Friday, March 28, 2008

Thomas King - Green Grass, Running Water

I have to say that I was delighted with this book. I found it to be smart, witty and delightfully off-center.
Of course, it is sad because of its relevance to real historical events. However, thanks to its note of hope it is also encouraging and positive.
"Adhamn is busy. He is naming everything.
You are a microwave oven, Ahdamn tells the Elk.
Nope, says that Elk. Try again.
You are a garage sale, Ahdamn tells the Bear.
We got to get you some glasses, says the Bear.
You are a telephone book, Ahdamn tells the Cedar Tree.
You're getting closer, says the Ceder Tree.
You are a cheeseburger, Ahdamn tells Old Coyote.
It must be time for lunch, says Old Coyote.
Never mind that, First Woman tells Ahdamn. Here is something to eat.
Wait a minute, says that GOD. That's my garden. That's my stuff.
'Don't talk to me,' I says. 'You better talk to First Woman.'
You bet I will, says that GOD."

"I'm not sure I'll be able to make it. I have to fly back. I've got a reservation.
The man took Lionel by the shoulders, looked at him hard, and said, 'Some of us don't." (58).

"What are we going to do with all those dead rangers? says Ahdamn.
Better yet, says First Woman, what are we going to do with all those live rangers?" (70).

"Maybe it was Coyote.
'Ah, excuse me,' says Coyote. 'I was asleep at the time.'
'What time was that?' I says.
'When were the rangeres killed?' says Coyote." (70).

"And they gallop off, looking for Indians and buffalo and poor people and other good things to kill" (71).

"'Watch the toilet,' Latisha called after her. 'Sometimes it overflows.'
'Don't they all, 'Jeanette called back, sounding very far away. 'Don't they all.'" (135).

"I'm Changing Woman, says Changing Woman.
Any relation to Eve? says the little man. She sinned, you know. that's why I'm in a canoe full of animals. That's why I'm in a canoe full of poop. [...]
Why are you talking to animals? says the little man. This is a Christian ship. Animals don't talk.
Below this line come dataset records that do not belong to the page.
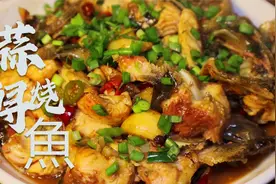 美味的鲟鱼在家里如何烹饪？家常版蒜烧鲟鱼分享给你，简单又美味视频封面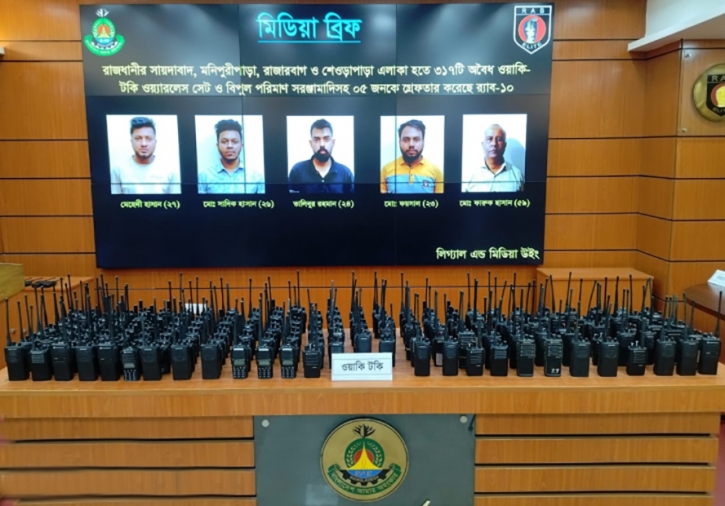 5 nabbed on charge of running walkie-talkie business illegally 5 nabbed on charge of running walkie-talkie business illegally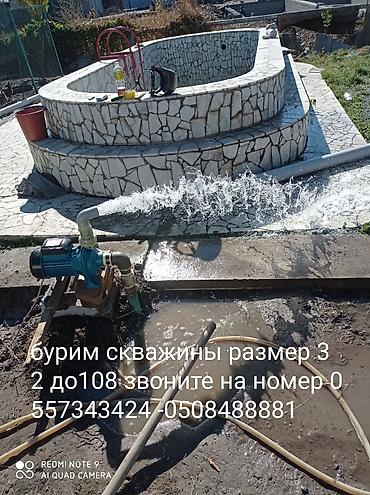 Услуги: Бурим скважину размер 32 до 108 го звоните - — 1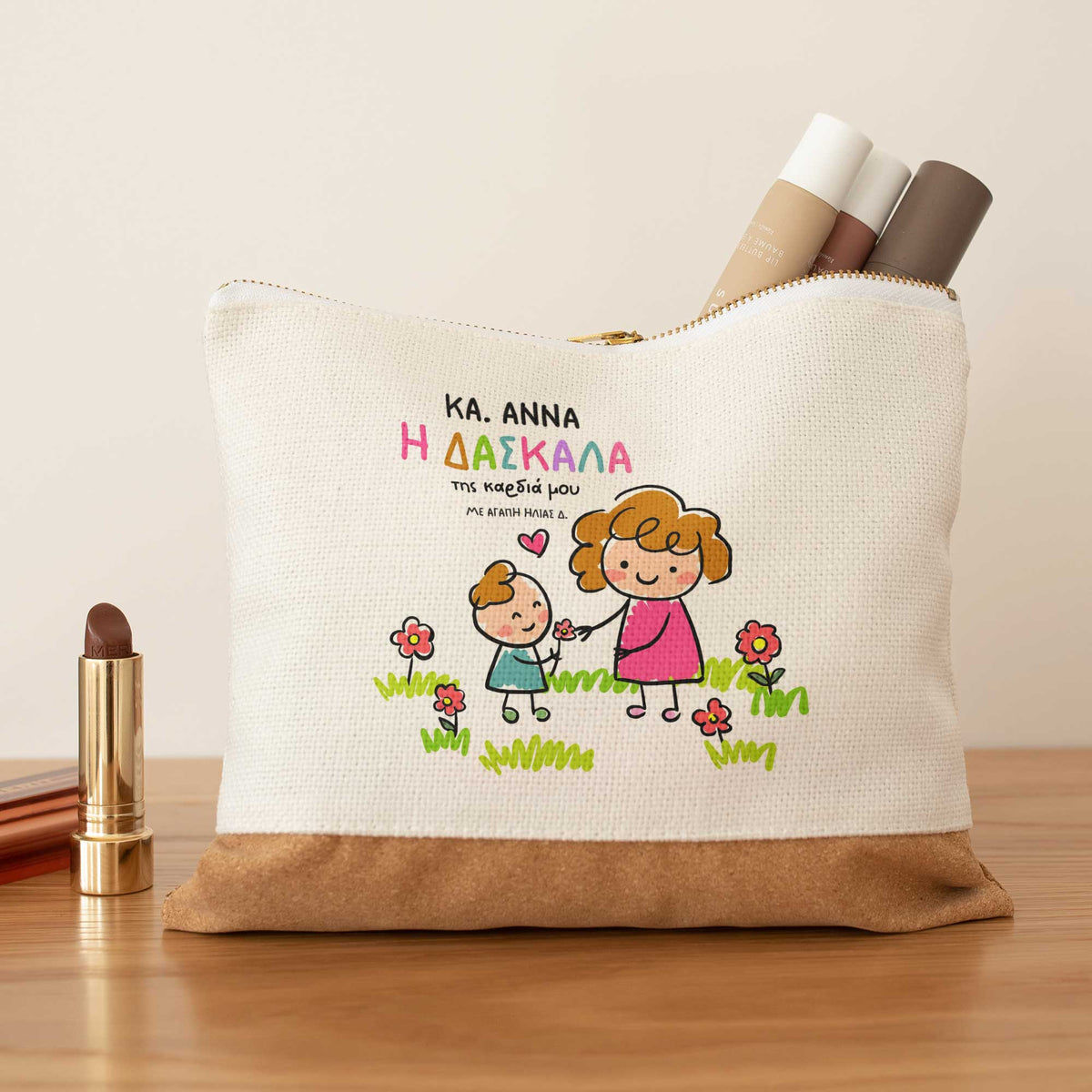The Teacher Of My Heart - Pencil Case With Cork - GOTShirts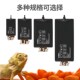 工厂宠物爬虫温控加热垫爬宠箱A乌龟蜥蜴守宫蛇角蛙保温仓鼠加温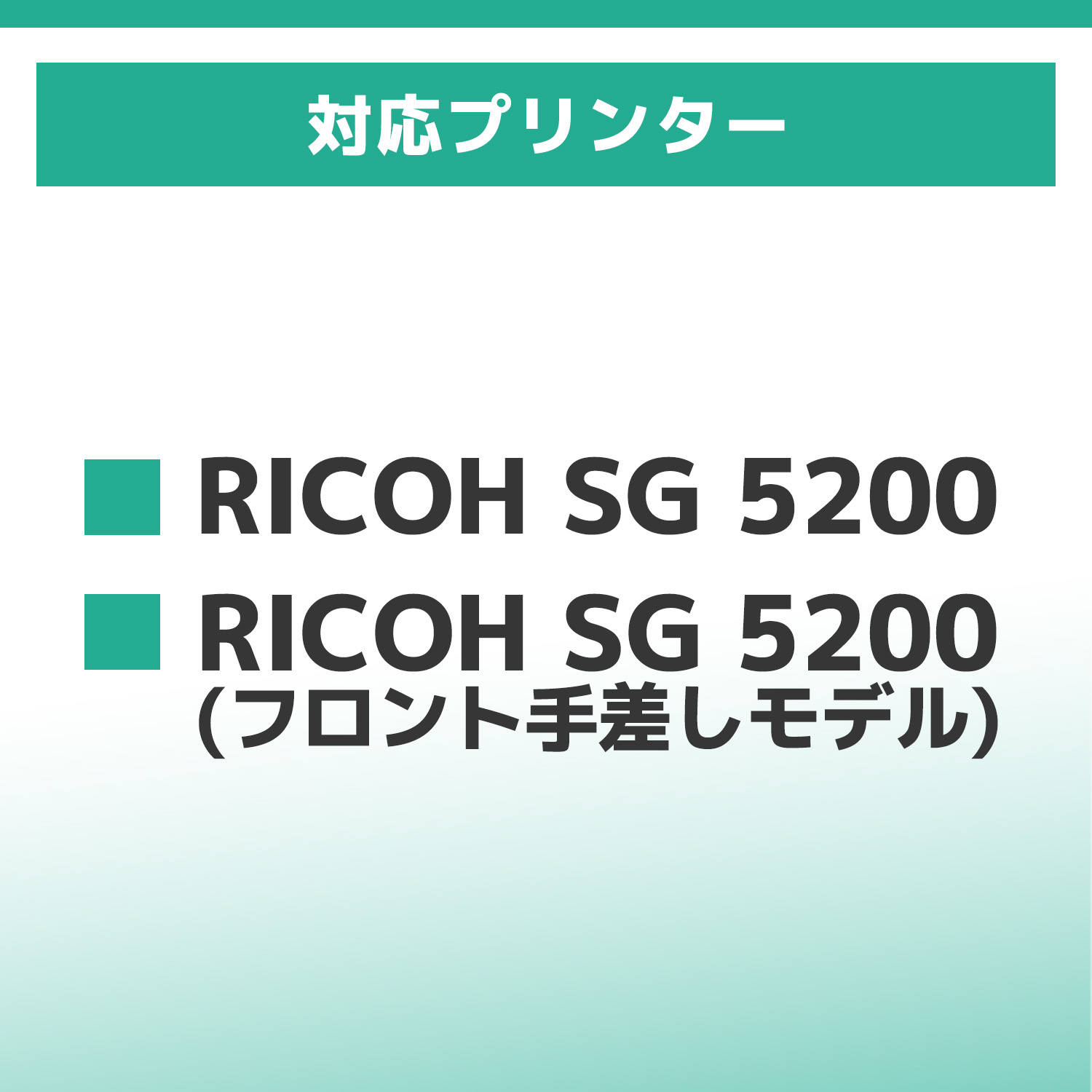 Lサイズ 顔料 SGカートリッジ GC42CH RICOH リコー シアン互換インクカートリッジ 内容：GC42CH 対応機種：RICOH SG 5200｜yokohama-toner｜03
We got rules." (145).

Margaret Laurence - The Stone Angel

I had read this book before, but I didn't appreciate it properly the first time.
I found it to be beautiful- although not as moving as The Fire-Dwellers- and really enjoyable.
I particularly loved the subtlety of metaphor and meaning. I had a number of favorite passages, such as the following:
"his monument stood, more dear to him, I believe, than the brood mare who lay beneath because she'd proved no match for his stud" (Laurence 43). [It is referring, of course, to the marble angel over her mother's grave.] I found this to be amazing, especially considering the fact that it is simply thrown in with the rest of the ideas and is hardly touched on again.
Parenting is a profound element of this work, and I'm writing an essay for English 240 comparing it to Death of a Salesman (of course I am also comparing it to pride/individuality from a sociological standpoint).
There is also a lot of humour, which makes sense considering Laurence's strength in that capacity.
"He leans over and looks me straight in the eye. 'I lost my faither,' he says confidingly. 'I kind of mislaid it and when I went to look for it, it wasn't there.'" (Laurence 229).